Reproduce the records exactly, beginning with their first line and ending with the line that contains "Consider this experimental", and output nothing more.

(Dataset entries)
/---
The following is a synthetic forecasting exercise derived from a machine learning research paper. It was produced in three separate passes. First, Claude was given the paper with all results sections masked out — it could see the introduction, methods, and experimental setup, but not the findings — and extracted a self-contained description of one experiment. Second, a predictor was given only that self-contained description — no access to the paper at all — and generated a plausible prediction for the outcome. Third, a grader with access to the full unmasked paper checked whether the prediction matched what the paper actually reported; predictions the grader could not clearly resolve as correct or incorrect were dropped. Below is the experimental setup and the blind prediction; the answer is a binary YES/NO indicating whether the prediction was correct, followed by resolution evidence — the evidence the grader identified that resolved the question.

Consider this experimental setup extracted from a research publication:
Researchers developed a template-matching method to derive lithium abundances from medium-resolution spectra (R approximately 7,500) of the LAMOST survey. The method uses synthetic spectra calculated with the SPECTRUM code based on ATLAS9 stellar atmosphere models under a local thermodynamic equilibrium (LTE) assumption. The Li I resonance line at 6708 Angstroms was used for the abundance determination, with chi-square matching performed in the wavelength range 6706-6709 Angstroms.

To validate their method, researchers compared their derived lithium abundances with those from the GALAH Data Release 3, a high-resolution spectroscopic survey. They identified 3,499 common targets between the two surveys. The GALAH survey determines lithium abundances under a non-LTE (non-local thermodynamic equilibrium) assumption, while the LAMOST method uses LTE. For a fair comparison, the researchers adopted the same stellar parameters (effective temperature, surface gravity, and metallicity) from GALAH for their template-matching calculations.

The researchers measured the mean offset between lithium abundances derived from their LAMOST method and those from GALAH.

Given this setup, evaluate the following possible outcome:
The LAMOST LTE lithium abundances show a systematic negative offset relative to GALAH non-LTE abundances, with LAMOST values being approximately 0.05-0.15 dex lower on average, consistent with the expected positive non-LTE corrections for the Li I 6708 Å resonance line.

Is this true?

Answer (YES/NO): NO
\---
- [Answer space]
The following is a synthetic forecasting exercise derived from a machine learning research paper. It was produced in three separate passes. First, Claude was given the paper with all results sections masked out — it could see the introduction, methods, and experimental setup, but not the findings — and extracted a self-contained description of one experiment. Second, a predictor was given only that self-contained description — no access to the paper at all — and generated a plausible prediction for the outcome. Third, a grader with access to the full unmasked paper checked whether the prediction matched what the paper actually reported; predictions the grader could not clearly resolve as correct or incorrect were dropped. Below is the experimental setup and the blind prediction; the answer is a binary YES/NO indicating whether the prediction was correct, followed by resolution evidence — the evidence the grader identified that resolved the question.

Consider this experimental setup extracted from a research publication:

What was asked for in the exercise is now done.